Supervision questions: set 2.

Statistical testing

Assume that two systems are used for a binary classification task on 100 test items, and that accuracy is calculated for each system. Derive the relationship between the accuracies and \(k\) as used in the sign test under the assumption that no correction is needed for the number of ties being odd.
The number of ties found between two systems is calculated as part of the sign test. How might this information be used in designing an improved system?

Suppose you test a binary classification system using 10-fold cross-validation with 100 items in each fold. You obtain the following results for the folds: 81, 86, 82, 84, 79, 79, 76, 82, 85, 88. What is the mean accuracy and the variance?
An alternative system, tested using exactly the same folds, gives the following results: 82, 87, 83, 85, 80, 81, 77, 83, 87, 89. Could this result be statistically significant at the 5% level? Explain your answer. (Full significance testing is not required.)
What effects can cause the accuracy of a sentiment analysis system trained on old data using bag-of-words to decrease when applied to later data?

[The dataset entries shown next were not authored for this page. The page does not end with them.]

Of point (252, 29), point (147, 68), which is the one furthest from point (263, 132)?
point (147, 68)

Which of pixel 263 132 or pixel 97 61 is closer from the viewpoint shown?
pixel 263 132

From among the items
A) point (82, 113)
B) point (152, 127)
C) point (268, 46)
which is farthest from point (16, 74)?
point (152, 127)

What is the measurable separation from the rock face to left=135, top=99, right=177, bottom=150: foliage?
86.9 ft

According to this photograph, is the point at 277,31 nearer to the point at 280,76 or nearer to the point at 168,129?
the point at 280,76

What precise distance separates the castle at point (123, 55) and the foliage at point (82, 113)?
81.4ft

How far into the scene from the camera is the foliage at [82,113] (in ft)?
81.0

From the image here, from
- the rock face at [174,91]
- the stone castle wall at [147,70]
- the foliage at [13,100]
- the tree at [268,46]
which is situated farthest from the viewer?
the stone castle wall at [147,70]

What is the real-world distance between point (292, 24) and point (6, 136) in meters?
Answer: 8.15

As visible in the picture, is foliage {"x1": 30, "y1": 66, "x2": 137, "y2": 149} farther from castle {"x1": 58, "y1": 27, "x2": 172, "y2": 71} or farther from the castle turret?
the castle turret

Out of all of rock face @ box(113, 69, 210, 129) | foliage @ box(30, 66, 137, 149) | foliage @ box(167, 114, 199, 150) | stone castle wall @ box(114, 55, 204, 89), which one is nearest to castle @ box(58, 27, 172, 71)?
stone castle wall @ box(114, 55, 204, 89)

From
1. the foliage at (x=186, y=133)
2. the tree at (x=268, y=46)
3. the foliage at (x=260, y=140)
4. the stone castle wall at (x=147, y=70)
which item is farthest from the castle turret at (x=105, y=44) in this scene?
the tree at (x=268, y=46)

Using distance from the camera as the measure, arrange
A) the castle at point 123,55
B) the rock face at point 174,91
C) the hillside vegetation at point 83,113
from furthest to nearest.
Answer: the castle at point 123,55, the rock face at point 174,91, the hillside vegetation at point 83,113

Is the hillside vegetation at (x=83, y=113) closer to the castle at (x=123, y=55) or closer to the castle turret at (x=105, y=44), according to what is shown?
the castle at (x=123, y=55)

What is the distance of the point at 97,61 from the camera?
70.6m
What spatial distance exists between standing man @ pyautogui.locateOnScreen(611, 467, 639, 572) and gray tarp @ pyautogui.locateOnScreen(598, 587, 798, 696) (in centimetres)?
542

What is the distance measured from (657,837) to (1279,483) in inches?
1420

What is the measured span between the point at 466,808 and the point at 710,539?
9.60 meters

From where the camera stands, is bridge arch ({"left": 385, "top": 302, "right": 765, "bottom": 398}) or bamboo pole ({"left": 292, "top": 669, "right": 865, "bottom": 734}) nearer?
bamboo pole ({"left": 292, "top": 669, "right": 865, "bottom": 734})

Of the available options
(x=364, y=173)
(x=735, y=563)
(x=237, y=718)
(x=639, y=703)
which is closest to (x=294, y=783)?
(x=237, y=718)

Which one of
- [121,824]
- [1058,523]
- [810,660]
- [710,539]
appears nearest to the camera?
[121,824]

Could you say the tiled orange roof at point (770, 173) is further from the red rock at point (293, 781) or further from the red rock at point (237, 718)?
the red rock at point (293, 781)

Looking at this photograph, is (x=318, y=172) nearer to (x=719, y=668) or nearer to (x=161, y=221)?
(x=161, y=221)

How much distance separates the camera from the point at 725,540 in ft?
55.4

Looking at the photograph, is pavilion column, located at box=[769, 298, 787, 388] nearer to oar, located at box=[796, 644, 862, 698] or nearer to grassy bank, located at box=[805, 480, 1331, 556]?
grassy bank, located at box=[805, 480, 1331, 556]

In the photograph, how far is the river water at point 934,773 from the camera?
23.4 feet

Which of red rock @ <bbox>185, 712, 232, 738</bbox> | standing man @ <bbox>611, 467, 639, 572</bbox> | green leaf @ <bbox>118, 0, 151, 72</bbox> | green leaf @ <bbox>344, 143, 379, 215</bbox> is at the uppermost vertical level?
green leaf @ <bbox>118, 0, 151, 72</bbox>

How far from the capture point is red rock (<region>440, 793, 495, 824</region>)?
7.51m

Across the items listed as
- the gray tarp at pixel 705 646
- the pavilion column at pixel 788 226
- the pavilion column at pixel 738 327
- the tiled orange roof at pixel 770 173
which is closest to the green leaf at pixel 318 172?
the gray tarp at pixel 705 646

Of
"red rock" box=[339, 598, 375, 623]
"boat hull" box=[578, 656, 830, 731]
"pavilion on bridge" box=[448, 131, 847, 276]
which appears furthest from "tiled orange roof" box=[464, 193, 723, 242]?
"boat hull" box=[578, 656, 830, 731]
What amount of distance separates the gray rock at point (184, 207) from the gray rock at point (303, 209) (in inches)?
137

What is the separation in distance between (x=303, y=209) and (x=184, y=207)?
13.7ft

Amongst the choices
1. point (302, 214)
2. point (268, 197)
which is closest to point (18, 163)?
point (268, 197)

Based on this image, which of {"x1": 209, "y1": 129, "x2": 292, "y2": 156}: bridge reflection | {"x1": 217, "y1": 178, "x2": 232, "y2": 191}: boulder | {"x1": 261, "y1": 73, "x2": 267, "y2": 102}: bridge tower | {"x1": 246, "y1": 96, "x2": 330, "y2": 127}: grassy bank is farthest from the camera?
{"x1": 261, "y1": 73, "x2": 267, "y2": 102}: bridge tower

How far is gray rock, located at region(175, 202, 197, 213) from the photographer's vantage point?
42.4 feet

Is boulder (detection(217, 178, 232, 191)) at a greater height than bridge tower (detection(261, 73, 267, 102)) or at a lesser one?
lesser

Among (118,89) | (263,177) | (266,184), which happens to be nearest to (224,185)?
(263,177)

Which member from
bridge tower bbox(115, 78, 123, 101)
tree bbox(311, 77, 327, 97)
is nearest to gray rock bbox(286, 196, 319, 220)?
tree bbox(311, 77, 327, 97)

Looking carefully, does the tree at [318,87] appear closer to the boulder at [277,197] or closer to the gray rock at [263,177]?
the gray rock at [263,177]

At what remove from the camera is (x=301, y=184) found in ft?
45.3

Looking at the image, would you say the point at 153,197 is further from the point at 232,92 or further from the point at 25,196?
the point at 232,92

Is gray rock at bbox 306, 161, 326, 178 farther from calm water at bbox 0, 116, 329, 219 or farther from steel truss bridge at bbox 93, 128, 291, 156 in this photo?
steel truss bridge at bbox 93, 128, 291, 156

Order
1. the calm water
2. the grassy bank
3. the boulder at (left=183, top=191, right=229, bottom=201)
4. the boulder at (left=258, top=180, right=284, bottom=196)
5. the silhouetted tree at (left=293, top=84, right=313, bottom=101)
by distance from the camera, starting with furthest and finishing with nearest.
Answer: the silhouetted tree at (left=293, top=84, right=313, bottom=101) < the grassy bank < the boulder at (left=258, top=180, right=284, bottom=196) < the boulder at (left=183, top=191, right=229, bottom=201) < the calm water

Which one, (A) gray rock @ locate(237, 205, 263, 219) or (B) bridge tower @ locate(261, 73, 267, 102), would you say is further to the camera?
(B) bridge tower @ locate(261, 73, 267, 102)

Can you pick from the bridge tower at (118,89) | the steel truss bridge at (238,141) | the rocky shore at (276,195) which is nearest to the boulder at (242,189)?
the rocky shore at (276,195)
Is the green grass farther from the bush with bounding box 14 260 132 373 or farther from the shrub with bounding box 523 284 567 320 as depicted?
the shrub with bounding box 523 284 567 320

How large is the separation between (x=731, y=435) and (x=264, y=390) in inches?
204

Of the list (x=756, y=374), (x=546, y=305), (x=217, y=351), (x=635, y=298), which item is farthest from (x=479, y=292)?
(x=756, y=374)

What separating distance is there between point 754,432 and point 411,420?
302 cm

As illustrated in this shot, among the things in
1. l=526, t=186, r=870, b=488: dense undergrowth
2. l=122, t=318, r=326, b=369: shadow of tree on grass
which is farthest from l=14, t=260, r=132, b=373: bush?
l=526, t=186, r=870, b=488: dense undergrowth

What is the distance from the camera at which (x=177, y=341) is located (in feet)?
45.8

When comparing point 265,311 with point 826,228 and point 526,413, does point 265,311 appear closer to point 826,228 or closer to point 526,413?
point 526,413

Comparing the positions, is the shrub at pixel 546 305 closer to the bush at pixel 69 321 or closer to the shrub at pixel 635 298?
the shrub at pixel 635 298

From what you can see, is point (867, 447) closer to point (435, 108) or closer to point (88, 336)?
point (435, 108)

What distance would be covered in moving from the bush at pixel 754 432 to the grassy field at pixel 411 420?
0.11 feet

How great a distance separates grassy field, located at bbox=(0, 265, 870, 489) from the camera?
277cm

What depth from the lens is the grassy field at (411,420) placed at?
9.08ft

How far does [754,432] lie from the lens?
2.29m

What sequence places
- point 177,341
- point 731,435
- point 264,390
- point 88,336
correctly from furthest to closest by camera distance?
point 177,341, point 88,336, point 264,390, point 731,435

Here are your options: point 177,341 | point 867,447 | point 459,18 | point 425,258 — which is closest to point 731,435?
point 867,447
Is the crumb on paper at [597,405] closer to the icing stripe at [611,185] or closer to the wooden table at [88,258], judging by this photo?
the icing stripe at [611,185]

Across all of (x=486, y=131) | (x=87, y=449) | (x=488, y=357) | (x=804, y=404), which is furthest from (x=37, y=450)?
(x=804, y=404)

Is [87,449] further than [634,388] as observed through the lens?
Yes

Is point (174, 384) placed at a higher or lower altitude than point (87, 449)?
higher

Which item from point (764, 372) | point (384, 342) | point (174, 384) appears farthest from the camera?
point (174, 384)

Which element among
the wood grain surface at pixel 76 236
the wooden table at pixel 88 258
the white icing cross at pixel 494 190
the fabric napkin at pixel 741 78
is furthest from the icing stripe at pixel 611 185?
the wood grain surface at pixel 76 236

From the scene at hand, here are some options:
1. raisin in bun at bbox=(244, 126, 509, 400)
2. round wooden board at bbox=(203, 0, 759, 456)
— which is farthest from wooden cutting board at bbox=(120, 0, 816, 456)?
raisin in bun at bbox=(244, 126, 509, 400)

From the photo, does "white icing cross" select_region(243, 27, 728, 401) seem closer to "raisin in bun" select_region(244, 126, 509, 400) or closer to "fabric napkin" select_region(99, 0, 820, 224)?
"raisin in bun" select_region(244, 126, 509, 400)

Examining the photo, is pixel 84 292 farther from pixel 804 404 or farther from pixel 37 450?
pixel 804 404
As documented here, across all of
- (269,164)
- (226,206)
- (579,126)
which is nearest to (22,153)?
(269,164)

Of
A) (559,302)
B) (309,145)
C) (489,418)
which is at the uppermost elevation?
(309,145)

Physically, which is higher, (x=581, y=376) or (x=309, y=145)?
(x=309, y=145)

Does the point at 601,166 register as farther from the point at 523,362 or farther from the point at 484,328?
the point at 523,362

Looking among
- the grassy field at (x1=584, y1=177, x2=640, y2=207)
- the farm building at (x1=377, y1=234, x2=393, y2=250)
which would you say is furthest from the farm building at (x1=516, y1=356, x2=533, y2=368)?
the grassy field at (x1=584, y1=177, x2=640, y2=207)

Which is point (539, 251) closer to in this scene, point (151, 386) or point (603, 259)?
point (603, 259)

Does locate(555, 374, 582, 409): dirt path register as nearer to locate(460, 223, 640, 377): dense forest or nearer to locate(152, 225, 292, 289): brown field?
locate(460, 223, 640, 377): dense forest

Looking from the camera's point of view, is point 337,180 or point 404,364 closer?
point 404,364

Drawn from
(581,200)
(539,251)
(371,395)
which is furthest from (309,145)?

The experiment in Task 1 where you all had to choose between positive and negative for a movie review which was more accurately described as neutral sentiment demonstrates that kappa will be much higher on some items than others. However, adding a third category won't necessarily improve kappa. Why not?
Why might it be informative/useful to use human annotation on a sample of data even if you already have annotation which corresponds closely to ground truth, such as movie review stars?